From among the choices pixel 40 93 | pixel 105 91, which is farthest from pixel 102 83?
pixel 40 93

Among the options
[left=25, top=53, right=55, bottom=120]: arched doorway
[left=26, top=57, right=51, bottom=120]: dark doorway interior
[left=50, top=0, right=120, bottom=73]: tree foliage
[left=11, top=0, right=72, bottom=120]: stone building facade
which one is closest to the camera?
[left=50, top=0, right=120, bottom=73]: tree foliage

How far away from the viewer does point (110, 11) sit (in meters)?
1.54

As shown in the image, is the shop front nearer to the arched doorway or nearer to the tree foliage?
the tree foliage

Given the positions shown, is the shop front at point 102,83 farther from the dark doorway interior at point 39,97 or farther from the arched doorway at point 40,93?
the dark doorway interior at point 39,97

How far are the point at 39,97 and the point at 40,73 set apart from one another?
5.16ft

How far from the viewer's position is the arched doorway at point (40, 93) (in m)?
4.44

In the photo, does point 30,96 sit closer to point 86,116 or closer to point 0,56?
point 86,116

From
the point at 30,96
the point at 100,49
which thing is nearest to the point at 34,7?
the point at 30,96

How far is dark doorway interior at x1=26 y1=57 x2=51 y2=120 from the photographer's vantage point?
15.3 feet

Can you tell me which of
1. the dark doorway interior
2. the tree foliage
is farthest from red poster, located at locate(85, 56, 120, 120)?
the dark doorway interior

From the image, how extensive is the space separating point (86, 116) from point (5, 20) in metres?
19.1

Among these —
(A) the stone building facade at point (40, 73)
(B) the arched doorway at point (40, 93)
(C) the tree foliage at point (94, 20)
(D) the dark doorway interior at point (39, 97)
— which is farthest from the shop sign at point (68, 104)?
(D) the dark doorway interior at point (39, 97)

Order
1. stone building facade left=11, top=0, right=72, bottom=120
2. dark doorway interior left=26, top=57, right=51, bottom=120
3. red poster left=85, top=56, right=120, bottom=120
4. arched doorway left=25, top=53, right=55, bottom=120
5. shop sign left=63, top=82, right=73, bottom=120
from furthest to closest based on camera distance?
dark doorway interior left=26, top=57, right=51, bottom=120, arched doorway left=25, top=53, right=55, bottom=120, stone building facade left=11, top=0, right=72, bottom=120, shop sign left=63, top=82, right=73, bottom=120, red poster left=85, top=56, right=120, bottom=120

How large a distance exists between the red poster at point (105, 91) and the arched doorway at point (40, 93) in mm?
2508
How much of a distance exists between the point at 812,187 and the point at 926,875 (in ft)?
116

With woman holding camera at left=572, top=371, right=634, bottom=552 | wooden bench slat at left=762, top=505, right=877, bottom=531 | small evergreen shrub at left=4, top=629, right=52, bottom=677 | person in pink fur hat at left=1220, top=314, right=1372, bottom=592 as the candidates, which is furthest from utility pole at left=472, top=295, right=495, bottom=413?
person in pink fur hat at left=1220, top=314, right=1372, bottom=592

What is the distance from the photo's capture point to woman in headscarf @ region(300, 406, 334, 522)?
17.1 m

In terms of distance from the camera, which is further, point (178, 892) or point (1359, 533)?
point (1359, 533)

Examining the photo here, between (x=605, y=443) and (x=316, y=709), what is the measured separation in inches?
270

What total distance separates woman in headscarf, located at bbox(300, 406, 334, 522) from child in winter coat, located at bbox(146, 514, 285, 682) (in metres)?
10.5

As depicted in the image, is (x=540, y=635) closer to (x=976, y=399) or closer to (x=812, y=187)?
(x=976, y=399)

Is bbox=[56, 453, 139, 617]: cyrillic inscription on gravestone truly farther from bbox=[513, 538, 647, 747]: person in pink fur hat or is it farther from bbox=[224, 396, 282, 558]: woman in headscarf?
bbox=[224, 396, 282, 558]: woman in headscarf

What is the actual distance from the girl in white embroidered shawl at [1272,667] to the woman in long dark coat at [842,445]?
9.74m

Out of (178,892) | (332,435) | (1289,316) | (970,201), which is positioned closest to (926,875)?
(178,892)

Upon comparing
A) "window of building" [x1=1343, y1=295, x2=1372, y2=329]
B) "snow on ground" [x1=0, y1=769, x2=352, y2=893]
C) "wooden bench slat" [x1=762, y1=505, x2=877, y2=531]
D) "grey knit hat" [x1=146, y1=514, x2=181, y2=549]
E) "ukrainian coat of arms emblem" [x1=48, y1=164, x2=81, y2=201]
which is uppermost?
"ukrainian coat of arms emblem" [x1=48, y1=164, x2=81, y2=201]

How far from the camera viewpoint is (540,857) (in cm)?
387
◇ ◇ ◇
Provide all the records again, word for word.

From among the choices pixel 40 93 | pixel 105 91, which is farthest from pixel 102 83?
pixel 40 93

Among the options
[left=25, top=53, right=55, bottom=120]: arched doorway
[left=26, top=57, right=51, bottom=120]: dark doorway interior
[left=50, top=0, right=120, bottom=73]: tree foliage
[left=11, top=0, right=72, bottom=120]: stone building facade
which one is closest to the camera?
[left=50, top=0, right=120, bottom=73]: tree foliage

How far away from the viewer does point (110, 11) sit (in meters)?
1.54

As shown in the image, is the shop front nearer to the arched doorway or nearer to the tree foliage?
the tree foliage

Given the positions shown, is the shop front at point 102,83 farther from the dark doorway interior at point 39,97 or farther from the arched doorway at point 40,93?
the dark doorway interior at point 39,97

How far are the point at 39,97 and the point at 40,73 set apart from one another?
5.16ft

How far from the viewer's position is the arched doorway at point (40, 93) (in m)?
4.44

In the photo, does point 30,96 sit closer to point 86,116 or closer to point 0,56?
point 86,116

From
the point at 30,96
the point at 100,49
which thing is nearest to the point at 34,7?
the point at 30,96

How far is dark doorway interior at x1=26 y1=57 x2=51 y2=120 from the photographer's vantage point?
15.3 feet

Can you tell me which of
1. the dark doorway interior
2. the tree foliage
is farthest from red poster, located at locate(85, 56, 120, 120)?
the dark doorway interior

From the image, how extensive is the space separating point (86, 116) from point (5, 20) in metres?
19.1

Among these —
(A) the stone building facade at point (40, 73)
(B) the arched doorway at point (40, 93)
(C) the tree foliage at point (94, 20)
(D) the dark doorway interior at point (39, 97)
— which is farthest from the shop sign at point (68, 104)?
(D) the dark doorway interior at point (39, 97)

Order
1. stone building facade left=11, top=0, right=72, bottom=120
2. dark doorway interior left=26, top=57, right=51, bottom=120
3. red poster left=85, top=56, right=120, bottom=120
4. arched doorway left=25, top=53, right=55, bottom=120
5. shop sign left=63, top=82, right=73, bottom=120
from furthest to closest based on camera distance?
dark doorway interior left=26, top=57, right=51, bottom=120, arched doorway left=25, top=53, right=55, bottom=120, stone building facade left=11, top=0, right=72, bottom=120, shop sign left=63, top=82, right=73, bottom=120, red poster left=85, top=56, right=120, bottom=120

How large a distance exists between the red poster at point (105, 91) and the arched doorway at point (40, 93) in mm?
2508
How much of a distance exists between the point at 812,187 and the point at 926,875 (in ft)?
116

With woman holding camera at left=572, top=371, right=634, bottom=552 | wooden bench slat at left=762, top=505, right=877, bottom=531 | small evergreen shrub at left=4, top=629, right=52, bottom=677 | person in pink fur hat at left=1220, top=314, right=1372, bottom=592 as the candidates, which is furthest from utility pole at left=472, top=295, right=495, bottom=413?
person in pink fur hat at left=1220, top=314, right=1372, bottom=592

What is the distance from the photo's capture point to woman in headscarf @ region(300, 406, 334, 522)?
17.1 m

In terms of distance from the camera, which is further, point (178, 892) or point (1359, 533)?
point (1359, 533)

Examining the photo here, between (x=605, y=443) and (x=316, y=709), what is the measured separation in inches?
270

What total distance separates woman in headscarf, located at bbox(300, 406, 334, 522) from child in winter coat, located at bbox(146, 514, 285, 682) (in metres)?
10.5

As depicted in the image, is (x=540, y=635) closer to (x=976, y=399) or closer to (x=812, y=187)?
(x=976, y=399)

Is bbox=[56, 453, 139, 617]: cyrillic inscription on gravestone truly farther from bbox=[513, 538, 647, 747]: person in pink fur hat or is it farther from bbox=[224, 396, 282, 558]: woman in headscarf?
bbox=[224, 396, 282, 558]: woman in headscarf

What is the actual distance from the girl in white embroidered shawl at [1272,667] to the woman in long dark coat at [842,445]?
9.74m

Out of (178,892) | (332,435) | (1289,316) | (970,201), which is positioned closest to (926,875)?
(178,892)

Upon comparing
A) "window of building" [x1=1343, y1=295, x2=1372, y2=329]
B) "snow on ground" [x1=0, y1=769, x2=352, y2=893]
C) "wooden bench slat" [x1=762, y1=505, x2=877, y2=531]
D) "grey knit hat" [x1=146, y1=514, x2=181, y2=549]
E) "ukrainian coat of arms emblem" [x1=48, y1=164, x2=81, y2=201]
which is uppermost?
"ukrainian coat of arms emblem" [x1=48, y1=164, x2=81, y2=201]

How far from the camera viewpoint is (540,857) (in cm)?
387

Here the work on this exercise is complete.